Kebiasaan berkelana itu sudah sejak lama, bahkan sekarang sudah menjadi
‘tradisi’. Artinya setiap santri ‘wajib’ melakukannya, sebagai salah satu
bagian dari pendidikan, disamping menyebarluaskan Islam.
‘Keluar’ itu dilakukan secara berkelompok, terdiri dari 7 hingga 10 orang.
Biaya perjalanan dan hidup ditanggung sendiri dengan cara masing-masing anggota
melakukan iuran. Besarnya tergantu jauh dan lamanya berdakwah. Untuk menghemat
biaya, biasanya mereka membawa bekal sendiri, seperti beras, lauk pauk dan
perkakas dapur untuk memasak.
Biasanya, tempat yang mereka tuju adalah masjid, disitulah mereka menginap
sekaligus menjadikan masjid sebagai pusat aktifitas. Misalnya, shalat, dzikir,
i’tikaf, tadarus Quran, dan ta’lim. Di sela-sela waktu, mereka berdakwah dari
rumah ke rumah milik kaum Muslimin di sekitar masjid.

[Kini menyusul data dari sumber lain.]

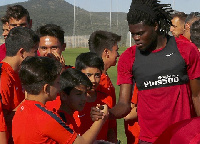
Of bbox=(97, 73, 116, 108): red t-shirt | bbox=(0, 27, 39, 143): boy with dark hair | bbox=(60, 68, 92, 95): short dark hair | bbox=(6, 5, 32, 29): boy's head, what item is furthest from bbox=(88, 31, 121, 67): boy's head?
bbox=(0, 27, 39, 143): boy with dark hair

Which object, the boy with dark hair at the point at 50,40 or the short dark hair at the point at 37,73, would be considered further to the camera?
the boy with dark hair at the point at 50,40

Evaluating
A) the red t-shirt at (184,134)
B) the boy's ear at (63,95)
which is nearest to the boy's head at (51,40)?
the boy's ear at (63,95)

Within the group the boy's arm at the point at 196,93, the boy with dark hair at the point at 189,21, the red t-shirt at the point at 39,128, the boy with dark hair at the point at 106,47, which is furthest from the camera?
the boy with dark hair at the point at 189,21

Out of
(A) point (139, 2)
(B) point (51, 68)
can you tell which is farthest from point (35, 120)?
(A) point (139, 2)

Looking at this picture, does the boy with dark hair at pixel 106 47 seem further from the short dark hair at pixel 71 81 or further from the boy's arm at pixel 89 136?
the boy's arm at pixel 89 136

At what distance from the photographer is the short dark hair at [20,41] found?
4746mm

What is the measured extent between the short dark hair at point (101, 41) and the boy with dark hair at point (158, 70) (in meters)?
1.78

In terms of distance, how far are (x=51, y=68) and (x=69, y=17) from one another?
353 feet

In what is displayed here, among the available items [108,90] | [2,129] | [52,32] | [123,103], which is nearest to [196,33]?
[108,90]

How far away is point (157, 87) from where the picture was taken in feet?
15.0

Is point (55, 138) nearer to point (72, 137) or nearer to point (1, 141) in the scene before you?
point (72, 137)

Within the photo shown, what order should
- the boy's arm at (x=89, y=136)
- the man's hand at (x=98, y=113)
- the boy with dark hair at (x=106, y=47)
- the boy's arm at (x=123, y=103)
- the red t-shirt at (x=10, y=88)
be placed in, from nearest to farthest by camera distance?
the boy's arm at (x=89, y=136) < the man's hand at (x=98, y=113) < the red t-shirt at (x=10, y=88) < the boy's arm at (x=123, y=103) < the boy with dark hair at (x=106, y=47)

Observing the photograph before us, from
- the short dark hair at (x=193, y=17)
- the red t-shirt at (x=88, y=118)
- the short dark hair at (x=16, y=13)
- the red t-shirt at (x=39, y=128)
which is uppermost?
the short dark hair at (x=16, y=13)

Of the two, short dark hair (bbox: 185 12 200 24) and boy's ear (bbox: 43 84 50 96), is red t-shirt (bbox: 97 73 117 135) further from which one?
short dark hair (bbox: 185 12 200 24)
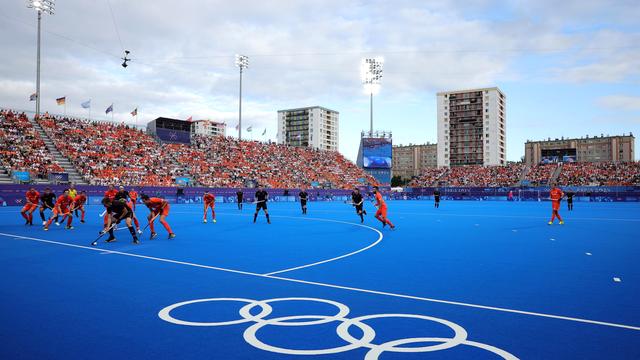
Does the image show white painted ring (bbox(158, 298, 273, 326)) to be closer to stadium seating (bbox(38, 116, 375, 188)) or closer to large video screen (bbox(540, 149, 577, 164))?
stadium seating (bbox(38, 116, 375, 188))

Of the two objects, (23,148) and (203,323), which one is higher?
(23,148)

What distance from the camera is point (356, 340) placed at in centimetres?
509

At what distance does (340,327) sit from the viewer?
554cm

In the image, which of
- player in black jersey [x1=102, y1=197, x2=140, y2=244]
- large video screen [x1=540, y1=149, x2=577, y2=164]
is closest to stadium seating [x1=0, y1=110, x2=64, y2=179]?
A: player in black jersey [x1=102, y1=197, x2=140, y2=244]

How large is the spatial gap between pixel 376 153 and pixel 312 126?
100021mm

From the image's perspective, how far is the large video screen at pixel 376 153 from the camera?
86.7 meters

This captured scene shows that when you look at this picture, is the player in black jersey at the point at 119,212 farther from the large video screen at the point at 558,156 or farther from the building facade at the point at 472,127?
the building facade at the point at 472,127

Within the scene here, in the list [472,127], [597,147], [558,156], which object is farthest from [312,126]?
[558,156]

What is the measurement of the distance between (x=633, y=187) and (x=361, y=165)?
150 ft

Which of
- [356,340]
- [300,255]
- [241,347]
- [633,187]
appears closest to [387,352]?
[356,340]

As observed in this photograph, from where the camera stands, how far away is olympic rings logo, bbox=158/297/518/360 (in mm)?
4812

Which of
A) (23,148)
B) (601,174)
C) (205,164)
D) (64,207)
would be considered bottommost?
(64,207)

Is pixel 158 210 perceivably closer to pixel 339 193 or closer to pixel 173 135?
pixel 173 135

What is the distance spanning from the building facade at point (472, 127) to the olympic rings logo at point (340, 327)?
143 meters
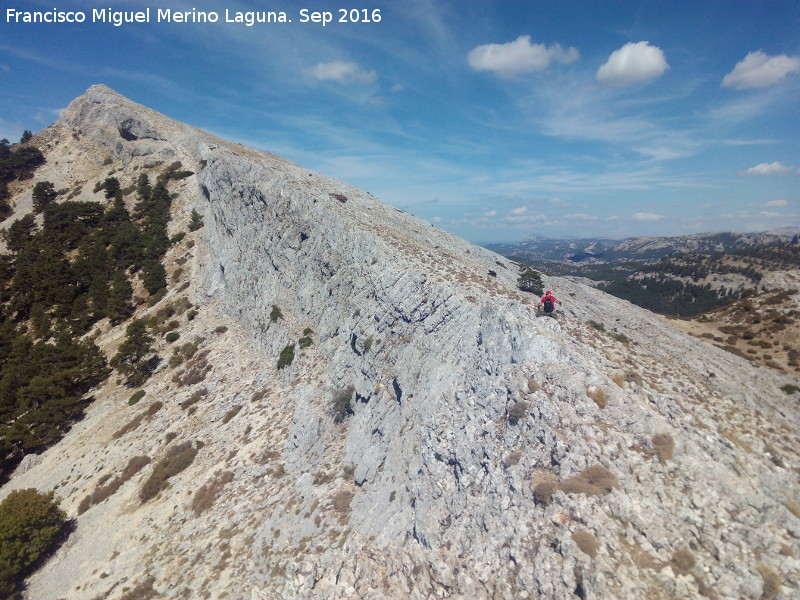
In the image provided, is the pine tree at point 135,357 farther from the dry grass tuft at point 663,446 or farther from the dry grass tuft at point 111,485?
the dry grass tuft at point 663,446

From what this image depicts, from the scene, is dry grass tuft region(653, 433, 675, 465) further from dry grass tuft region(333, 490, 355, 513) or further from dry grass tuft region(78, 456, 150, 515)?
dry grass tuft region(78, 456, 150, 515)

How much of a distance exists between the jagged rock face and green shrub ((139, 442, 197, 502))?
123cm

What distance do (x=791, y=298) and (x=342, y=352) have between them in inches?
2504

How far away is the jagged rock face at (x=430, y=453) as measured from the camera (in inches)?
571

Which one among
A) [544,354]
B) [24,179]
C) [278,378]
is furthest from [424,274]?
[24,179]

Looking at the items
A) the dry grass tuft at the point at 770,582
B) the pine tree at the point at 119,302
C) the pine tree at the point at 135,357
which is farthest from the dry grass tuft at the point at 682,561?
the pine tree at the point at 119,302

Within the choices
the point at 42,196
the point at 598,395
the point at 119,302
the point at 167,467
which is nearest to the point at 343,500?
the point at 598,395

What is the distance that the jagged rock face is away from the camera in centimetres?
1450

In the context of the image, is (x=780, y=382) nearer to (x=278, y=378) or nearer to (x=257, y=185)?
(x=278, y=378)

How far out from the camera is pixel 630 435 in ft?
57.4

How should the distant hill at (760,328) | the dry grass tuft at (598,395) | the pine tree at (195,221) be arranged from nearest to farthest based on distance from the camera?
1. the dry grass tuft at (598,395)
2. the distant hill at (760,328)
3. the pine tree at (195,221)

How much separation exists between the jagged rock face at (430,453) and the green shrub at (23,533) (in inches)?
60.2

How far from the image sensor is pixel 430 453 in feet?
Result: 74.2

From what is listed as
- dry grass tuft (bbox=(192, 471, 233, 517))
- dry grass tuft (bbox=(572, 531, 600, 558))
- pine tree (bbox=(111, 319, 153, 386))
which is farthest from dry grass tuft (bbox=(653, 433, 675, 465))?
pine tree (bbox=(111, 319, 153, 386))
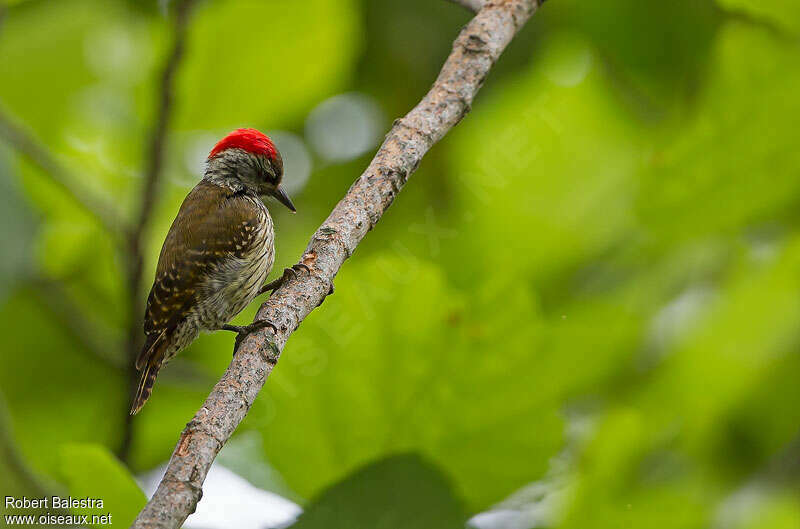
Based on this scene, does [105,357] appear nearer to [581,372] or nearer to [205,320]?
[205,320]

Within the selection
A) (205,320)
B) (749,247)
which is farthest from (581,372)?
(205,320)

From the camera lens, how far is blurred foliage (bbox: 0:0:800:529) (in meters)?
1.61

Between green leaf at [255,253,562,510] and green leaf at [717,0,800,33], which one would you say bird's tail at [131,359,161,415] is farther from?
green leaf at [717,0,800,33]

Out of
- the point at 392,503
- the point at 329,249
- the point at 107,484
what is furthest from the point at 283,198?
the point at 392,503

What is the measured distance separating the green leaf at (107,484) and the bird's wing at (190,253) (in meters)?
1.43

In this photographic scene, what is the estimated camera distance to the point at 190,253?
3109 mm

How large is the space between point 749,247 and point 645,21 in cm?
106

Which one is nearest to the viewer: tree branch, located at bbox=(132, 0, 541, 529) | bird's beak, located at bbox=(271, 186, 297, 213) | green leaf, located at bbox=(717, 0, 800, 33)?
tree branch, located at bbox=(132, 0, 541, 529)

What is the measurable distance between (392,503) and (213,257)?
6.29 feet

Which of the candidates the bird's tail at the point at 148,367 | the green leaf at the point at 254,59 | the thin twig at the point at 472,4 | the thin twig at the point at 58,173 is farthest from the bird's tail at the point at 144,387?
the thin twig at the point at 472,4

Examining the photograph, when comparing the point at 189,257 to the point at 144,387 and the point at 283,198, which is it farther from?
the point at 144,387

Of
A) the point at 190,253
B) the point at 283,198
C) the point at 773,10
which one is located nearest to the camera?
the point at 773,10

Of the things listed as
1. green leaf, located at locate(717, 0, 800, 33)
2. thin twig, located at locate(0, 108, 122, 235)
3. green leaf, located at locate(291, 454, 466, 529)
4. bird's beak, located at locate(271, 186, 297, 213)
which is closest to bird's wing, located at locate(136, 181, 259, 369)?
bird's beak, located at locate(271, 186, 297, 213)

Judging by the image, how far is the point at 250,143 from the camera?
10.7 feet
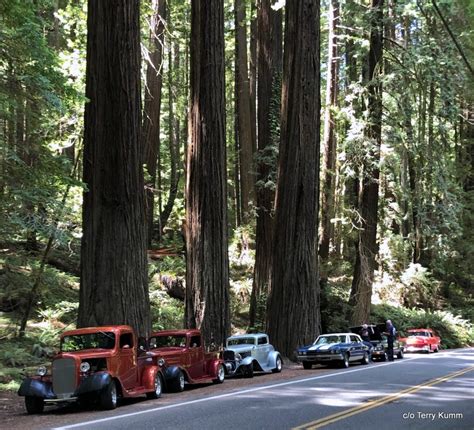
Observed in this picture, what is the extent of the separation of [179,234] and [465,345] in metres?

Nurrahman merasakan manfaat setelah ikut ‘keluar’. “Seperti orang mengisi aki,
iman kita jadi bertambah,” ujarnya. Di samping itu, katanya, kesempatan itu
sekaligus digunakan untuk mengamalkan ilmu yang selama ini dipelajari di
pesantren, “Agar ilmu itu berkembang,” tambah santri yang lain.
Namun bagi santri yang belum pernah ‘keluar’ ada ganjalan tersendiri, yaitu rasa
malas. Itu diakui santri Alawi, santri asal Wonokromo Surabaya. “Tetapi setelah
beberapa kali ‘keluar’ rasanya nikmat sekali,” ujarnya. Nikmatnya seperti apa?
“Wah pokoknya nikmat lah,” katanya lalu tertawa.
Terletak sekitar 4 kilometer di belakang pabrik gula Gelodok, Al Fatah termasuk
pesantren tua, karena berdiri sejak jaman Belanda, tepatnya pada 1 Mei 1939.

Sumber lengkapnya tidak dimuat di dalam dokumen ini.